Отец присел на дерево, вытянув длинные ноги с болотных сапогах со скрученными голенищами.
— Андрюха, плесни-ка мне чайку! Пить хочется. Мать, бутерброды ещё остались, или этот проглот всё слопал?
— Держи, — я протянул отцу крышку от термоса, до краёв полную горячим коричневым чаем.

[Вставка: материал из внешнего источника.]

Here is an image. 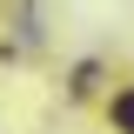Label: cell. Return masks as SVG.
I'll return each instance as SVG.
<instances>
[{
	"instance_id": "6da1fadb",
	"label": "cell",
	"mask_w": 134,
	"mask_h": 134,
	"mask_svg": "<svg viewBox=\"0 0 134 134\" xmlns=\"http://www.w3.org/2000/svg\"><path fill=\"white\" fill-rule=\"evenodd\" d=\"M114 121H127V134H134V94H121V100H114Z\"/></svg>"
}]
</instances>
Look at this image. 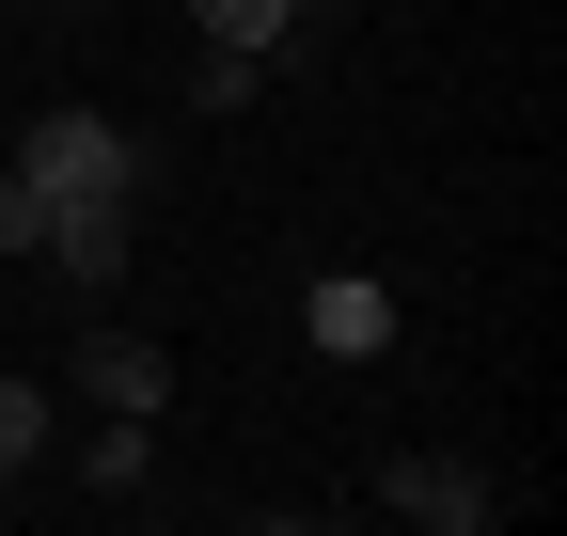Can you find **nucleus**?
Listing matches in <instances>:
<instances>
[{
	"mask_svg": "<svg viewBox=\"0 0 567 536\" xmlns=\"http://www.w3.org/2000/svg\"><path fill=\"white\" fill-rule=\"evenodd\" d=\"M17 174H32V206H111V189H142V143L111 111H32Z\"/></svg>",
	"mask_w": 567,
	"mask_h": 536,
	"instance_id": "1",
	"label": "nucleus"
},
{
	"mask_svg": "<svg viewBox=\"0 0 567 536\" xmlns=\"http://www.w3.org/2000/svg\"><path fill=\"white\" fill-rule=\"evenodd\" d=\"M379 520L488 536V520H505V474H488V457H457V442H425V457H394V474H379Z\"/></svg>",
	"mask_w": 567,
	"mask_h": 536,
	"instance_id": "2",
	"label": "nucleus"
},
{
	"mask_svg": "<svg viewBox=\"0 0 567 536\" xmlns=\"http://www.w3.org/2000/svg\"><path fill=\"white\" fill-rule=\"evenodd\" d=\"M126 252H142V189H111V206H48V252H32V268H63L80 300H111Z\"/></svg>",
	"mask_w": 567,
	"mask_h": 536,
	"instance_id": "3",
	"label": "nucleus"
},
{
	"mask_svg": "<svg viewBox=\"0 0 567 536\" xmlns=\"http://www.w3.org/2000/svg\"><path fill=\"white\" fill-rule=\"evenodd\" d=\"M300 348H316V363H379V348H394V285H379V268H316Z\"/></svg>",
	"mask_w": 567,
	"mask_h": 536,
	"instance_id": "4",
	"label": "nucleus"
},
{
	"mask_svg": "<svg viewBox=\"0 0 567 536\" xmlns=\"http://www.w3.org/2000/svg\"><path fill=\"white\" fill-rule=\"evenodd\" d=\"M63 379H80L95 411H174V363L142 348V331H80V348H63Z\"/></svg>",
	"mask_w": 567,
	"mask_h": 536,
	"instance_id": "5",
	"label": "nucleus"
},
{
	"mask_svg": "<svg viewBox=\"0 0 567 536\" xmlns=\"http://www.w3.org/2000/svg\"><path fill=\"white\" fill-rule=\"evenodd\" d=\"M142 474H158V411H95V442H80V489H95V505H126Z\"/></svg>",
	"mask_w": 567,
	"mask_h": 536,
	"instance_id": "6",
	"label": "nucleus"
},
{
	"mask_svg": "<svg viewBox=\"0 0 567 536\" xmlns=\"http://www.w3.org/2000/svg\"><path fill=\"white\" fill-rule=\"evenodd\" d=\"M32 474H48V379L0 363V489H32Z\"/></svg>",
	"mask_w": 567,
	"mask_h": 536,
	"instance_id": "7",
	"label": "nucleus"
},
{
	"mask_svg": "<svg viewBox=\"0 0 567 536\" xmlns=\"http://www.w3.org/2000/svg\"><path fill=\"white\" fill-rule=\"evenodd\" d=\"M189 32H205V48H252V63L300 48V17H284V0H189Z\"/></svg>",
	"mask_w": 567,
	"mask_h": 536,
	"instance_id": "8",
	"label": "nucleus"
},
{
	"mask_svg": "<svg viewBox=\"0 0 567 536\" xmlns=\"http://www.w3.org/2000/svg\"><path fill=\"white\" fill-rule=\"evenodd\" d=\"M252 95H268L252 48H205V63H189V111H252Z\"/></svg>",
	"mask_w": 567,
	"mask_h": 536,
	"instance_id": "9",
	"label": "nucleus"
},
{
	"mask_svg": "<svg viewBox=\"0 0 567 536\" xmlns=\"http://www.w3.org/2000/svg\"><path fill=\"white\" fill-rule=\"evenodd\" d=\"M0 252H17V268L48 252V206H32V174H17V158H0Z\"/></svg>",
	"mask_w": 567,
	"mask_h": 536,
	"instance_id": "10",
	"label": "nucleus"
},
{
	"mask_svg": "<svg viewBox=\"0 0 567 536\" xmlns=\"http://www.w3.org/2000/svg\"><path fill=\"white\" fill-rule=\"evenodd\" d=\"M284 17H300V32H316V17H331V0H284Z\"/></svg>",
	"mask_w": 567,
	"mask_h": 536,
	"instance_id": "11",
	"label": "nucleus"
},
{
	"mask_svg": "<svg viewBox=\"0 0 567 536\" xmlns=\"http://www.w3.org/2000/svg\"><path fill=\"white\" fill-rule=\"evenodd\" d=\"M63 17H80V0H63Z\"/></svg>",
	"mask_w": 567,
	"mask_h": 536,
	"instance_id": "12",
	"label": "nucleus"
}]
</instances>
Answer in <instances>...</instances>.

Отец откусил бутерброд с варёной колбасой, сделал несколько торопливых глотков и шумно выдохнул.
— Хорошо! Нашёл же ты себе, Андрюха, работу! Благодать! И за это ещё деньги платят. А другие за такую зарплату на заводе вкалывают.
— Кто на что учился, — улыбнулся я.
— Слушай, а что тут у вас взрывали?
— Когда? — не понял я.
— Да недавно совсем. Там, — отец махнул рукой в сторону озера, — в лесу землянка разворочена взрывом. И деревья вокруг повалены, совсем недавно.
Чёрт! Отец с его неуёмным любопытством умудрился добраться до развалин схрона с оружием.
— Не знаю.
Я правдоподобно пожал плечами.
Историю с бандитами я родителям не рассказывал, чтобы не тревожить маму.
— Может, геодезисты баловались? — с сомнением протянул отец.
Он взял яйцо, покатал его по стволу. Скорлупа лопалась с еле слышным хрустом.
— И ты туда же, — укоризненно сказала мама, глядя, как он бросает скорлупу прямо на землю.
— Батя, с нами сегодня инспектор по чистоте леса, — пошутил я, подбирая скорлупу в мусорный свёрток.
— Мальчишки! — вздохнула мама. — Намусорят и бросят. Заставить бы вас квартиру прибирать почаще — так помнили бы про чистоту.
— А мы что, не прибираем? — возмутился отец.
Уборкой у нас, и вправду, занималась вся семья. Отец пылесосил или выколачивал ковры, мама вытирала пыль, перемывала посуду из серванта, мыла ванну и туалет.
А мне доставалось мыть полы.
Как ни странно, я очень любил это занятие. И не шваброй возюкать, а на коленочках, с тряпкой проползти всю квартиру, заглядывая в самые дальние углы — и под кровати, и под шкафы, и под диван в гостиной.
Когда я подрос, то сам взялся выколачивать ковры. Ковёр надо вернуть в тугой рулон, вынести на улицу и повесить на турник во дворе. А потом что есть силы лупить по нему палкой, пока вся пыль не выбьется, и ковёр не станет чистым.
Зимой ковёр полагалось ещё расстелить, накидать на него снега и смести метёлкой. И только потом скатать обратно и занести в квартиру.
После чистки ковра на снег уставался серый вдавленный прямоугольник.
— Ну, что? — спросил я. — Идём к машине? Грибов набрали столько, что вытащить бы теперь.
— Да уж, — вздохнула мама. — А сколько их чистить и мыть? Да ещё солить и замачивать!
— Давай поделим, — предложил я. — Ты забери те, что на засолку, а мне оставь те, которые на сушку. В доме у печки сушить удобнее.
Я завязал рюкзак и закинул его на спину. Подхватил свою корзинку и мамину.
Отец тоже пересыпал грибы в рюкзак освобождая корзину.
— По дороге ещё пособираю, — объяснил он. — Жалко, если пропадут без толку.
— Лоси съедят, — ответил я.
— А лосей тут, и вправду, много, — оживился отец. — И следы кругом, и помёт. По краю болота все осины обглоданы. Загонную охоту устраивать не собираетесь? Я бы подъехал.